南极苔藓层:气候变化的古老记录
At first glance, Antarctica's vast ice sheets and rocky valleys appear starkly lifeless. Yet hidden in scattered oases along the Peninsula and coastal nunataks lie unassuming mounds of vegetation—moss banks that have accumulated over millennia. These slow-growing polytrichaceous mosses, particularly species like *Chorisodontium aciphyllum*, form peat layers that can reach depths of several metres. For palaeoclimatologists, these organic archives offer a rare terrestrial record of environmental change in a region dominated by ice cores and marine sediments.

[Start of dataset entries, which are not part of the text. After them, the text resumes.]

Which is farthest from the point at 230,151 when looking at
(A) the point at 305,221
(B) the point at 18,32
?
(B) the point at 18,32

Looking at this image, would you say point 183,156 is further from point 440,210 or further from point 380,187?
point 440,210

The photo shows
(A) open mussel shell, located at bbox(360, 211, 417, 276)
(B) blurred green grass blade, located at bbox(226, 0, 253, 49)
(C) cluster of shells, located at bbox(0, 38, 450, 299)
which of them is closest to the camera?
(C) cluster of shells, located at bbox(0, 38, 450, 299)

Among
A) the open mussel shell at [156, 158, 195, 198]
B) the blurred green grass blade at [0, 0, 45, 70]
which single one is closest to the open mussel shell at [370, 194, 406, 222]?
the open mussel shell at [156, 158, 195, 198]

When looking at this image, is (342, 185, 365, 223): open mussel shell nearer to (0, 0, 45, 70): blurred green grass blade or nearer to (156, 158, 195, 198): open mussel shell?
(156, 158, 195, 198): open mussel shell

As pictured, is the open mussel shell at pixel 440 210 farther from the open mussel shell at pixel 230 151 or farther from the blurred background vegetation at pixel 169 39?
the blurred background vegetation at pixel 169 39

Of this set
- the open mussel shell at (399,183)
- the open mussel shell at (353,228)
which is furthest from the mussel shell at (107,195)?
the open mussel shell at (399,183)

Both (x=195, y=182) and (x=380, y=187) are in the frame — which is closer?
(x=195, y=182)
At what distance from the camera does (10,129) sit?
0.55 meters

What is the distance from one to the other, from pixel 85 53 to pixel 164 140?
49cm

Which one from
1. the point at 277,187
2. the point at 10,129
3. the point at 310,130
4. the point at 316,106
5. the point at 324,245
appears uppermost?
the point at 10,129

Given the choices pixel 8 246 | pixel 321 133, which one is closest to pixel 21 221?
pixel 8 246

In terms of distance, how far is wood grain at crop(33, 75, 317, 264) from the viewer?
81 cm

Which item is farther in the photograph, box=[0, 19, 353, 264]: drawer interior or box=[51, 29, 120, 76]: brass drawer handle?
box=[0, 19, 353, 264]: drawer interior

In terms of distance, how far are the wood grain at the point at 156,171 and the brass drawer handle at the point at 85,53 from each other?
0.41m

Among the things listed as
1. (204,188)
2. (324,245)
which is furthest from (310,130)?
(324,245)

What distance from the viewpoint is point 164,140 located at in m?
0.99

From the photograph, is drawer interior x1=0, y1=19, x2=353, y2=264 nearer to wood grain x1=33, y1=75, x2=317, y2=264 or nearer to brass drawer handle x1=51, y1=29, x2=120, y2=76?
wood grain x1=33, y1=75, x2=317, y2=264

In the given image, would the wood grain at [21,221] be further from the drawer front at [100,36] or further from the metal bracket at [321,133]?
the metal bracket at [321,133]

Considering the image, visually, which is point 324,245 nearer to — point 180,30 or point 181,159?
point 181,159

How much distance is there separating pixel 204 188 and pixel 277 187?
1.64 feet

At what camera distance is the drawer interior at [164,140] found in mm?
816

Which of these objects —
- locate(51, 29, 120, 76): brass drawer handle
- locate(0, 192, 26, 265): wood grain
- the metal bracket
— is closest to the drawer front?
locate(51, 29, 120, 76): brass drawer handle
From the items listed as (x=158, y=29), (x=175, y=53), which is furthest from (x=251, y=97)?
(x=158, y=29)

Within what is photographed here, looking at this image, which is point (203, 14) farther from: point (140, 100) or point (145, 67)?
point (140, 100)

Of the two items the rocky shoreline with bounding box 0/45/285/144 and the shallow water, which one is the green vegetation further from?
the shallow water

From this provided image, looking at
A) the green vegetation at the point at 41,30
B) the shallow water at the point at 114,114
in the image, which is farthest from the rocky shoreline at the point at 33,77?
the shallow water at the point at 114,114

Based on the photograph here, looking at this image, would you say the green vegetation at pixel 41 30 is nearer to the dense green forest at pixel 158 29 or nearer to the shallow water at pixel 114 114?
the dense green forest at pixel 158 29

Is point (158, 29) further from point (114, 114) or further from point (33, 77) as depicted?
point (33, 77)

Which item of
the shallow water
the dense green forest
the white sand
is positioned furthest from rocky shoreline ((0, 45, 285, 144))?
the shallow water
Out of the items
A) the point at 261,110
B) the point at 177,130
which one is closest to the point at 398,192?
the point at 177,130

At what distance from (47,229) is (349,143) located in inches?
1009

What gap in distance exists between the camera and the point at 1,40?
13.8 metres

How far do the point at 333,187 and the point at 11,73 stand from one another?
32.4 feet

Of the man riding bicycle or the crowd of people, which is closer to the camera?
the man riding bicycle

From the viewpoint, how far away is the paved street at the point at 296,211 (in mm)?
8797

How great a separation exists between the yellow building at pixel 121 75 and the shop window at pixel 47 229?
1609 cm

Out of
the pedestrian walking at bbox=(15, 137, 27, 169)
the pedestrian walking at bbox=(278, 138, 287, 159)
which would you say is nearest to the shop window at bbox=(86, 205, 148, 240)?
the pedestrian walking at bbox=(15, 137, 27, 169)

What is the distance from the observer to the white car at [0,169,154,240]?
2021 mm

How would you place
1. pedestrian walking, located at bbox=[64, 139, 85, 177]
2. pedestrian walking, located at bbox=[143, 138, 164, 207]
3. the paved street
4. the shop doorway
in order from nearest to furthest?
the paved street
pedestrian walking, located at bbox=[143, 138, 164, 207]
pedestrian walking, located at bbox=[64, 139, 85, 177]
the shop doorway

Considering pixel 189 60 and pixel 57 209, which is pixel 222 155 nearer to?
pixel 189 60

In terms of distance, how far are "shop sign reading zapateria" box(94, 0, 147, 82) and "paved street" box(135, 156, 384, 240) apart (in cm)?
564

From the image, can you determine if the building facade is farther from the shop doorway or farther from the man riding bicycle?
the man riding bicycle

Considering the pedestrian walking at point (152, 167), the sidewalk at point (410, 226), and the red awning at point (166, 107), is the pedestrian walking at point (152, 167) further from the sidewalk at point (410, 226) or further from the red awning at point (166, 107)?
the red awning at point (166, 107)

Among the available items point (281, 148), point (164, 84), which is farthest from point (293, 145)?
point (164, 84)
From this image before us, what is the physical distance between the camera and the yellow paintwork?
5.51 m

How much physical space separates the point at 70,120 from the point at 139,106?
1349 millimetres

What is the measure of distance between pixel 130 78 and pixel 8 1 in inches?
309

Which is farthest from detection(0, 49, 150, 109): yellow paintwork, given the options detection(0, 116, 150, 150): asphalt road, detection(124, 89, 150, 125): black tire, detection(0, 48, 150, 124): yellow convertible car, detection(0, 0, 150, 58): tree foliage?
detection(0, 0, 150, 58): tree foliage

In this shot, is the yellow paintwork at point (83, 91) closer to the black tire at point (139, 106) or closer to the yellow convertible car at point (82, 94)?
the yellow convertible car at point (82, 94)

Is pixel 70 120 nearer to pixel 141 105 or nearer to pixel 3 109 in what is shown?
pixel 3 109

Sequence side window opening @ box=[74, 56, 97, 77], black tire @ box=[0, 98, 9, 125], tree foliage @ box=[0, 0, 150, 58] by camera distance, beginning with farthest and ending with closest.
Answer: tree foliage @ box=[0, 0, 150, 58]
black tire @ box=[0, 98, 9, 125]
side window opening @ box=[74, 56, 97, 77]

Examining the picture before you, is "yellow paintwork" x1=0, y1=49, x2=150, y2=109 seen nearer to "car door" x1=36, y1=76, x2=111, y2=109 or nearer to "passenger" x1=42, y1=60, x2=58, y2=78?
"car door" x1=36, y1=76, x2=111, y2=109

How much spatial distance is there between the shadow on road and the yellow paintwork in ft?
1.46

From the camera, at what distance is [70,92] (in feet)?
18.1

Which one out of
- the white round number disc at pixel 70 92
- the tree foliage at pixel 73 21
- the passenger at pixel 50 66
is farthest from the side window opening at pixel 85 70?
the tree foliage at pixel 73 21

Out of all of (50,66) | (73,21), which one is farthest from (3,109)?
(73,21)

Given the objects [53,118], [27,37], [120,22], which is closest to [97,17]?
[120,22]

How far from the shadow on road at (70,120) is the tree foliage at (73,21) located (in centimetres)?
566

Coring these banks is a delicate operation. Using modified peat samplers, scientists extract cylindrical columns that preserve a continuous stratigraphy of growth, decay, and preserved cellular structures. Each centimetre of peat may represent decades or centuries of accumulation, with radiocarbon dating providing a chronological framework. Pollen grains, microscopic charcoal fragments, and shifts in moss leaf morphology all serve as proxies for past temperature, moisture, and wind patterns. In some banks, researchers have identified layers corresponding to the Medieval Warm Period and the Little Ice Age, revealing that even Antarctica's most resilient vegetation responds sensitively to climatic fluctuations.